Restaurant worker lost job for 'grazing' on duty, tribunal told
A WORKER in a Dunnes Stores-operated restaurant was captured on CCTV eating chips and sausages before wiping her mouth with her sleeve while serving customers.
An Employment Appeals Tribunal was told that Christina Knowles admitted to eating the food but insisted she was testing it to ensure it was warm enough for her to serve.
She was also observed eating part of a cream cake but when challenged told management she was checking to see if it had gone off.
Ms Knowles, from Finglas in Dublin, was one of five restaurant staff who were dismissed from the Timepiece Restaurant in Dunnes in Dublin's Ilac Centre in July 2009 for consuming food while at work.
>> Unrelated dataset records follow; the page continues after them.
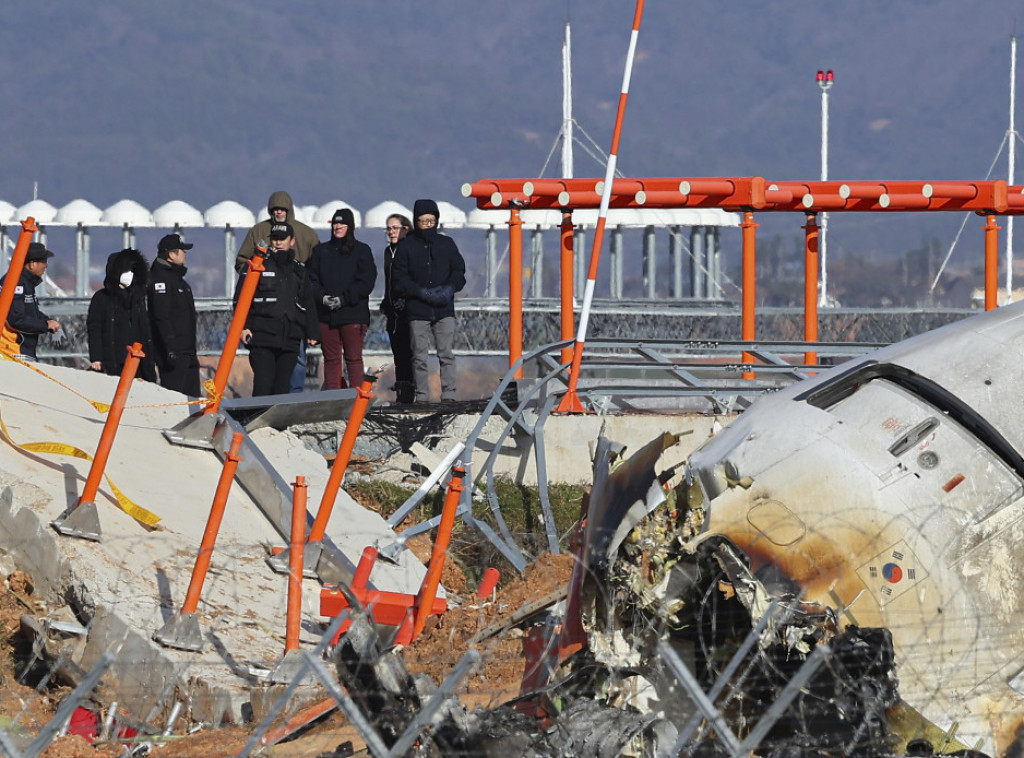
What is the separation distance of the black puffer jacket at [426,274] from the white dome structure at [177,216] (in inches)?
1060

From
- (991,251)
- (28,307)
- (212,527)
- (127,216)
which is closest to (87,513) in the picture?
(212,527)

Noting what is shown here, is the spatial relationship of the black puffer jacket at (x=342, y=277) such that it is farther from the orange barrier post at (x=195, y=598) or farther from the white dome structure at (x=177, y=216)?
the white dome structure at (x=177, y=216)

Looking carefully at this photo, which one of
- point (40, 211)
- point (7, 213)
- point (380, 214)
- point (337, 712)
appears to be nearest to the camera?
point (337, 712)

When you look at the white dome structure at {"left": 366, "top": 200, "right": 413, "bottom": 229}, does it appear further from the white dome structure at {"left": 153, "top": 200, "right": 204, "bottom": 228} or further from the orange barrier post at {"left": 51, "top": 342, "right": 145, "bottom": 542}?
the orange barrier post at {"left": 51, "top": 342, "right": 145, "bottom": 542}

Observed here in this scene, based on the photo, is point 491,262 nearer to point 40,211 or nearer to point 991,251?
point 40,211

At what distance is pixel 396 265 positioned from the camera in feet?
45.4

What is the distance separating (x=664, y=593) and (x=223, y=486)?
8.05 ft

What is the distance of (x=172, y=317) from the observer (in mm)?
12883

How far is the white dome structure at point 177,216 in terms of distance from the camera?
40.1m

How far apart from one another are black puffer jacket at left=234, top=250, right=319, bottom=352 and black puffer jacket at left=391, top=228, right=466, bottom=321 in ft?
3.87

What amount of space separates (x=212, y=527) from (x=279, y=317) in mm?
4523

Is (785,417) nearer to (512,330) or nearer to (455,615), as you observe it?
(455,615)

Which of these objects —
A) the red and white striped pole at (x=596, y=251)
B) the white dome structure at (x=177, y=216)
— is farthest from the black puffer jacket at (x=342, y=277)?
the white dome structure at (x=177, y=216)

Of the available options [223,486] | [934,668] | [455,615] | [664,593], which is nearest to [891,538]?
[934,668]
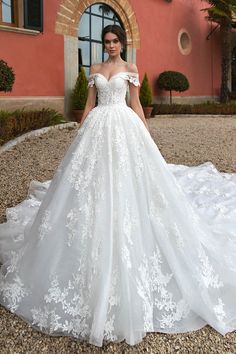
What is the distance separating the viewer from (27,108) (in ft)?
28.2

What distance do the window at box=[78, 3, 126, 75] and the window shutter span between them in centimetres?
208

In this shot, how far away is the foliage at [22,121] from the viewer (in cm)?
629

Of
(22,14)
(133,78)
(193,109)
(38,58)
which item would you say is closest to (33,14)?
(22,14)

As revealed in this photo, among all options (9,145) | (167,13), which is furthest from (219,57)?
(9,145)

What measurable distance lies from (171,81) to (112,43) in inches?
390

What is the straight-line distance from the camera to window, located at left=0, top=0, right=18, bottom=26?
27.1ft

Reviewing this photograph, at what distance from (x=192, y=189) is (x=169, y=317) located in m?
2.55

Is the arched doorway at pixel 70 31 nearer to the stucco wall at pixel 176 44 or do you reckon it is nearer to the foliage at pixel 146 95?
the stucco wall at pixel 176 44

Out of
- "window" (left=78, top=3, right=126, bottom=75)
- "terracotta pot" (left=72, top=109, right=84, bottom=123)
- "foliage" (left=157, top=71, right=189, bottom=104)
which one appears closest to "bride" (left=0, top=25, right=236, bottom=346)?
"terracotta pot" (left=72, top=109, right=84, bottom=123)

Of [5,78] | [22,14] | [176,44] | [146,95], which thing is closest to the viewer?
[5,78]

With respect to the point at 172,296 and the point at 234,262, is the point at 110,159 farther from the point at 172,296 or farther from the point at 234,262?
the point at 234,262

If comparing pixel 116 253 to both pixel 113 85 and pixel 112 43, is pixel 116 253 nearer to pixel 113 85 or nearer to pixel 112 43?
pixel 113 85

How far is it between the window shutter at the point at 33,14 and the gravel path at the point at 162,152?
2.49m

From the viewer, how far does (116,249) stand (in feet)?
7.01
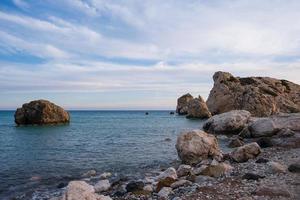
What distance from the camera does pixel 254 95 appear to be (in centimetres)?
8100

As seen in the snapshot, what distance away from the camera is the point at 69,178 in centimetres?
2484

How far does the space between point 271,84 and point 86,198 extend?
85.4 meters

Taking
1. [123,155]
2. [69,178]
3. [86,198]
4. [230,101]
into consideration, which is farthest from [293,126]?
[230,101]

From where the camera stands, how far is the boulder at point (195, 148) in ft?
91.1

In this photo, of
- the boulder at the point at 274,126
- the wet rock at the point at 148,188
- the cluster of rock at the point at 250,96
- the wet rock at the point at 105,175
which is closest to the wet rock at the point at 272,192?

Store manager Philip Monroe told the tribunal that two meetings were held with Ms Knowles prior to her dismissal. At the first of these she accepted what she had done and didn't offer any explanation for her actions. But at a second meeting, held two days later, she said she was tasting the food.
"But from the video footage it was picking a product and eating and eating and eating. It was actually grazing; she was taking whole handfuls and eating from it," Mr Monroe said.
When asked why Ms Knowles was never given a warning that what she was doing was against company regulations, Mr Monroe replied: "If you see a bank robber outside the place, you don't tell him you can't rob banks."
In his evidence, the head of catering with Dunnes Stores, Cathal Breen, said the company had clear procedures for the testing of food products in the display areas of its restaurants which involve the use of a temperature probe.
"There is no other procedure to ascertain if a product is safe," he said.
Ms Knowles told the tribunal she was not aware her actions were against the company's procedures.
"A lot of the time we had customers complain they (chips and vegetables) were not cooked so obviously I had to check them," she said.
She said the temperature probes provided often did not work and added that her manager, who has since left the company, told her that she was allowed to take food and drinks. Representing Ms Knowles, Michael Meegan, of the Mandate trade union, told the hearing that the case was a breach of natural justice as the there was no outside adjudication on the process and there was no letter of appeal attached to Ms Knowles's letter of dismissal.
The tribunal has retired to consider a decision.